Provided entries:
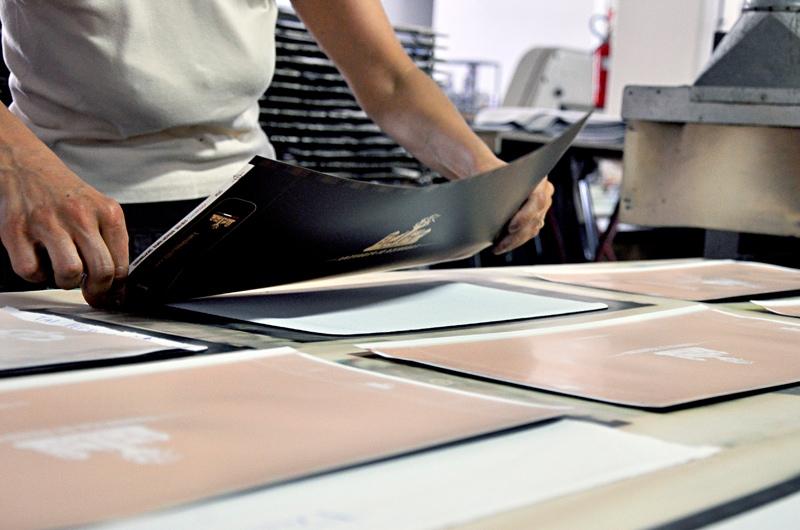 Produzione gadget in sublimazione serigrafica, digitale, offset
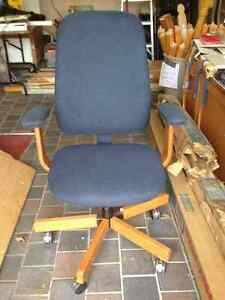 OFFICE CHAIRS West Island Greater Montréal image 1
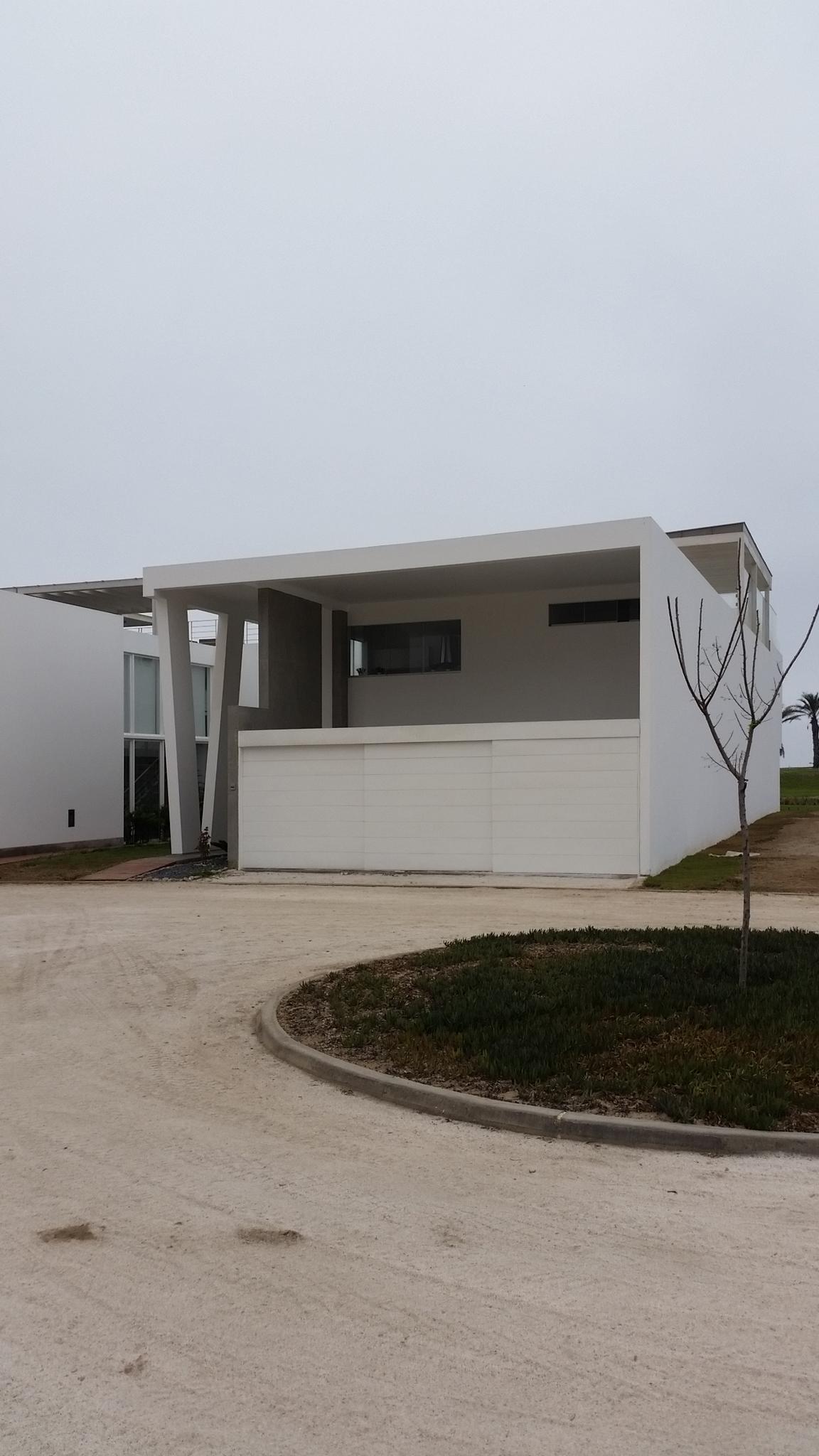 Diego del Castillo - oaudarq - casa de playa EC (12).jpg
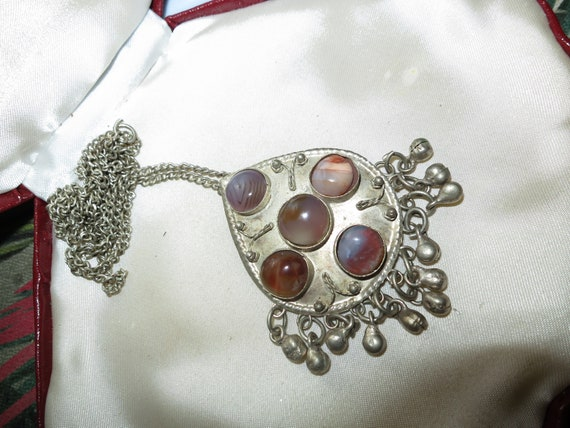 Large vintage Scottish silvertone cabochon agate pendant necklace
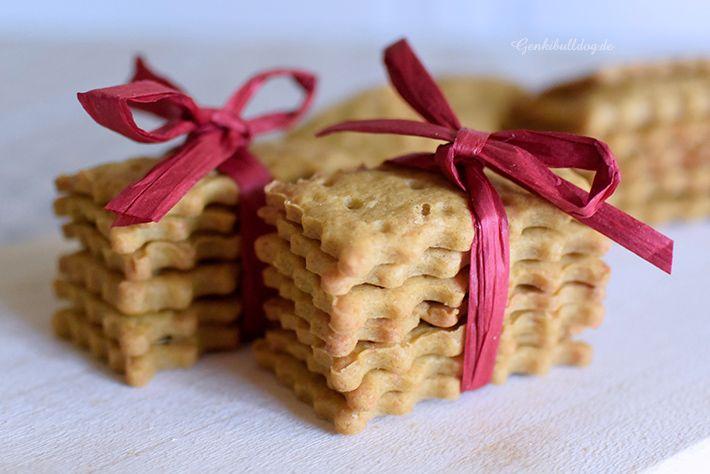 rezept parmesan karottensaft kekse f r hunde hundeleckis pinterest. Black Bedroom Furniture Sets. Home Design Ideas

Exercise instructions:
Only the text of the records belongs in your answer, repeated exactly; the pictures stay out.

Output for this task:
 Produzione gadget in sublimazione serigrafica, digitale, offset
 OFFICE CHAIRS West Island Greater Montréal image 1
 Diego del Castillo - oaudarq - casa de playa EC (12).jpg
 Large vintage Scottish silvertone cabochon agate pendant necklace
 rezept parmesan karottensaft kekse f r hunde hundeleckis pinterest. Black Bedroom Furniture Sets. Home Design Ideas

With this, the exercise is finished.